Problem of RGCN batch sampling

Lee-zix · July 20, 2019, 3:55am

Great Library!
I have one question about link_prediction.py in RGCN. More specifically, in codes below

g, node_id, edge_type, node_norm, data, labels = \
            utils.generate_sampled_graph_and_labels(
                train_data, args.graph_batch_size, args.graph_split_size,
                num_rels, adj_list, degrees, args.negative_sample)

g, node_id, edge_type, node_norm are the subgraph used to pass messages. (used for encoding). data and label are used to calculate loss based on the forward embeddings after message passing.(used for decoding and cal loss on this batch)

Why the edges in g are included in ‘data’, which means you used seen edges to predict this seen edges and propagate the loss. I am confused about this. Thanks very much for help!

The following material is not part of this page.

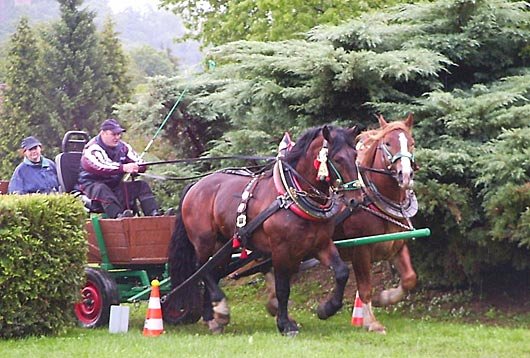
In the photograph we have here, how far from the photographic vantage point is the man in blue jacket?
Result: 1130cm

lingfan · July 23, 2019, 9:57pm

Hi @Lee-zix,

That’s great question. You must be worrying about the ground truth leakage issue. You are right that the seen edges in the graph structure are also positive samples to be predicted. But the seen edges only account for half of the positive samples (see here). I guess maybe the R-GCN paper authors wish to have the model be able to predict both the seen edges and unseen positive edges. But yes, half of the positive samples are leaked.

Personally, I don’t know what’s the best practice. If you wish to make sure there is no leakage at all, then you can just remove the seen edges and only use the remaining unseen edges as positive samples. The Star-GCN paper has a discussion (section 3.4) about the linkage issue, which you may want to check out.

Lee-zix · July 26, 2019, 8:22am

Thanks very much for your reply! It helps a lot!

akabk · October 28, 2019, 12:02am

Hi @lingfan (or @mufeili ),

First I just want to say thanks so much for such a great package! As a DL noob, it’s really nice to have something that’s so inuitive.

I’m reviving this thread to see if you guys had any new thoughts on this topic in light of the heterograph and nodeflow apis. I am currently trying to generate RGCN embeddings for AMiner data, and adapted the code from the new heterograph example to do link prediction. I can try and port this over of course, but do you have any advice (or code examples) on the best way to subsample using heterographs?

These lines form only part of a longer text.